所附文段:
——————————
摘自李筱懿 《靈魂有香氣的女子》
陸小曼:月亮的光華,終究不能永恒
一次,出差蘇州,一切安置妥當還餘下大半天的閑暇,拙政園之類的景點早已逛遍,便想著上哪兒打發這多出來的浮生半日。
正巧手邊帶著本《陸小曼畫傳》,提到她葬在蘇州東山的華僑公墓,半是唏噓半是好奇,出門打了輛車直奔而去。
初到陵園,滿眼的鬱鬱蔥蔥,亭台閣榭,小橋流水,風含情水含意的腔調倒似足了公園。我猜想,以陸小曼的華麗招搖,她的身後之地應該別致而隆重。抱著這個念頭竟然遍尋不見,倒是偶遇了董竹君、喬冠華、陸文夫的碑銘,不得已找管理員幫忙,終於,在一個不起眼的角落找到了她的紀念墓。
出乎意料的簡陋和窄小,碑麵幾乎被“先姑母陸小曼紀念墓”幾個大字占滿,字跡稚拙而樸素,旁邊一幀橢圓形黑白小像,眼波流轉,短發齊耳,很清麗。
隻是,分毫沒有當年十裏洋場上顧盼神飛的名媛派頭。
“名媛”大約是全世界女子都渴慕的幸福職業。
不用朝九晚五混職場,不必錙銖必較操持家,隻要裝扮得優雅得體,待人接物雍容大方,懂一兩門外語,會一兩項才藝,便能在社交場呼風喚雨,收獲愛慕與掌聲,隻不過,她們也有自己的BOSS。
第一個BOSS是父親,他的起點決定了“名媛”是否擁有與職業匹配的家庭出身和教養,也為“名媛”奠定了嫁給“名流”的基礎;第二個BOSS是丈夫,他的高度決定了“名媛”最終的職場地位,和能否把這個職位持續穩固地做下去。所以,選對、跟對BOSS至關重要。
作為民國時期“南唐北陸”名媛的代表,陸小曼的職業起點很高,父親陸定,早稻田大學畢業,與曹汝霖、袁觀瀾、穆湘瑤等民國名流是同學,也是日本首相伊藤博文的得意門生,擔任民國“財政部司長”和“賦稅司長”多年,還是中華儲蓄銀行的主要創辦人;母親吳曼華也是名門之後,多才多藝,既善工筆畫,又有深厚的古文基礎。
她1903年出生在上海南市孔家弄,比張幼儀小三歲,比林徽因大一歲,是家裏九個孩子中的第五個。可是,這些孩子在幼年和青年時期逝去,她便成了家中的獨女,備受嬌寵。
——————————
取自資料來源的條目:

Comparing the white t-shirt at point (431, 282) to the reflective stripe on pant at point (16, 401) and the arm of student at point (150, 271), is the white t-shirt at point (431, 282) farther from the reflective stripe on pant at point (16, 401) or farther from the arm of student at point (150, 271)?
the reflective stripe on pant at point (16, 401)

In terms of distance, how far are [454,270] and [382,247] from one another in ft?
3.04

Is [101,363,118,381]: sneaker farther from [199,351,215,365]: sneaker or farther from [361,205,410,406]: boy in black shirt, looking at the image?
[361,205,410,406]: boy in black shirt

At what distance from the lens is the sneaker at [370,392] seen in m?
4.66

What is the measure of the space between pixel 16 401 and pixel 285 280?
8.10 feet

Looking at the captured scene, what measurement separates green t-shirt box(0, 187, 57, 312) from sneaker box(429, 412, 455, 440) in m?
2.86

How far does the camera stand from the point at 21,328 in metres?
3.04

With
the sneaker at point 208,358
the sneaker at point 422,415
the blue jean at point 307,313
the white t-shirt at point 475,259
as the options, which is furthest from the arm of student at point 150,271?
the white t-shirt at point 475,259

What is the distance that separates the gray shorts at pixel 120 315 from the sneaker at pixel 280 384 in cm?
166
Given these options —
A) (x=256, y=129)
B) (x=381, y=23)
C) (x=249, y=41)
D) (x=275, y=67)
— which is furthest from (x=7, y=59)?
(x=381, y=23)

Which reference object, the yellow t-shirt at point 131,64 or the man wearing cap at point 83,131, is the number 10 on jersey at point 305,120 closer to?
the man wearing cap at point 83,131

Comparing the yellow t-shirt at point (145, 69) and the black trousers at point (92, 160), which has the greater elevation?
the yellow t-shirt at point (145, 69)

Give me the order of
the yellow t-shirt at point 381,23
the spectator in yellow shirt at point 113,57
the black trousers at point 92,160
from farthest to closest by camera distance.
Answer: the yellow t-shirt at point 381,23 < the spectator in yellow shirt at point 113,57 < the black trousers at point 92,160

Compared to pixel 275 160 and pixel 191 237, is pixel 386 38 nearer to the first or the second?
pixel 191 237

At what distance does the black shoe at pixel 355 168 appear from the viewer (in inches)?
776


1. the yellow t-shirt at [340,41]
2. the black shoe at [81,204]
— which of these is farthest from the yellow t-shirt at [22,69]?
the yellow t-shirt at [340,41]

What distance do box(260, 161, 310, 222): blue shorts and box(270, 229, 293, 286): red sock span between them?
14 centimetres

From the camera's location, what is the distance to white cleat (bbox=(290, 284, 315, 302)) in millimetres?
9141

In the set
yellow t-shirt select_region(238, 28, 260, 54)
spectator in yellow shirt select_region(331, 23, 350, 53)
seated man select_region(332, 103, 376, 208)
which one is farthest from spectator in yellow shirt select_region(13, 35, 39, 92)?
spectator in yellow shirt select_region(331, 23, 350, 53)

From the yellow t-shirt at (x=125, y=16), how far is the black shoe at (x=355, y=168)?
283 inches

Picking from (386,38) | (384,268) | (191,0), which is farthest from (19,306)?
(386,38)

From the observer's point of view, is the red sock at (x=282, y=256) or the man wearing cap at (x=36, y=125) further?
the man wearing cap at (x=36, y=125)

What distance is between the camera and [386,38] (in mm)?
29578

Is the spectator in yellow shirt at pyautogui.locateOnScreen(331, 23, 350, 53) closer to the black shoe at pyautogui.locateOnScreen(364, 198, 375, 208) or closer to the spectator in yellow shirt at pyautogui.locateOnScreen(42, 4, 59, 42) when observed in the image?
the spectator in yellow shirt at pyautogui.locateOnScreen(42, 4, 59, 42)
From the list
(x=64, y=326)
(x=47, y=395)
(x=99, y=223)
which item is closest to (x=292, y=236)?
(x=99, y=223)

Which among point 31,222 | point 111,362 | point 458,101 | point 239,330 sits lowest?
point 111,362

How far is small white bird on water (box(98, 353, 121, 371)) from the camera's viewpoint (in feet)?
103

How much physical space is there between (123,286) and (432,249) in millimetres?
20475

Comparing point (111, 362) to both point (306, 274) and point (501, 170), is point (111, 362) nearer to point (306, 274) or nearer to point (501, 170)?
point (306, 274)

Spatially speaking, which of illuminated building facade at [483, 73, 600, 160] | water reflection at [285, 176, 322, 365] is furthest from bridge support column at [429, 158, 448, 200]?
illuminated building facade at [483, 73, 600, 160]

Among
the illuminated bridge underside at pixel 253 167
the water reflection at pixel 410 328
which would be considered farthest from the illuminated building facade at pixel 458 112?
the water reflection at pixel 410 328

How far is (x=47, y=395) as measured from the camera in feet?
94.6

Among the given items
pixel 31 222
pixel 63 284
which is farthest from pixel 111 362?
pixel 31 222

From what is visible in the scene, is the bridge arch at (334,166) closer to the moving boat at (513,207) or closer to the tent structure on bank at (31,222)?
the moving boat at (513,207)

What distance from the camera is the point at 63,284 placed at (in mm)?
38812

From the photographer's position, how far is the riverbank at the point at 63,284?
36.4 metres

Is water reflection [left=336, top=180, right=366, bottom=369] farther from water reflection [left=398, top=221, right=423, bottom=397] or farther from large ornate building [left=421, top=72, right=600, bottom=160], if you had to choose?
——————————
任務要求:
(1) 請輸出陸小曼選段中從“正巧手邊帶著本《陸小曼畫傳》”到“隻是,分毫沒有當年十裏洋場上顧盼神飛的名媛派頭。”的原文。
(2) 根據陸小曼選段,陸小曼哪一年出生,生在哪裏?
上面的條目與此無關。

逐項結果:
(1)
正巧手邊帶著本《陸小曼畫傳》,提到她葬在蘇州東山的華僑公墓,半是唏噓半是好奇,出門打了輛車直奔而去。
初到陵園,滿眼的鬱鬱蔥蔥,亭台閣榭,小橋流水,風含情水含意的腔調倒似足了公園。我猜想,以陸小曼的華麗招搖,她的身後之地應該別致而隆重。抱著這個念頭竟然遍尋不見,倒是偶遇了董竹君、喬冠華、陸文夫的碑銘,不得已找管理員幫忙,終於,在一個不起眼的角落找到了她的紀念墓。
出乎意料的簡陋和窄小,碑麵幾乎被“先姑母陸小曼紀念墓”幾個大字占滿,字跡稚拙而樸素,旁邊一幀橢圓形黑白小像,眼波流轉,短發齊耳,很清麗。
隻是,分毫沒有當年十裏洋場上顧盼神飛的名媛派頭。

(2) 1903年,生於上海南市孔家弄。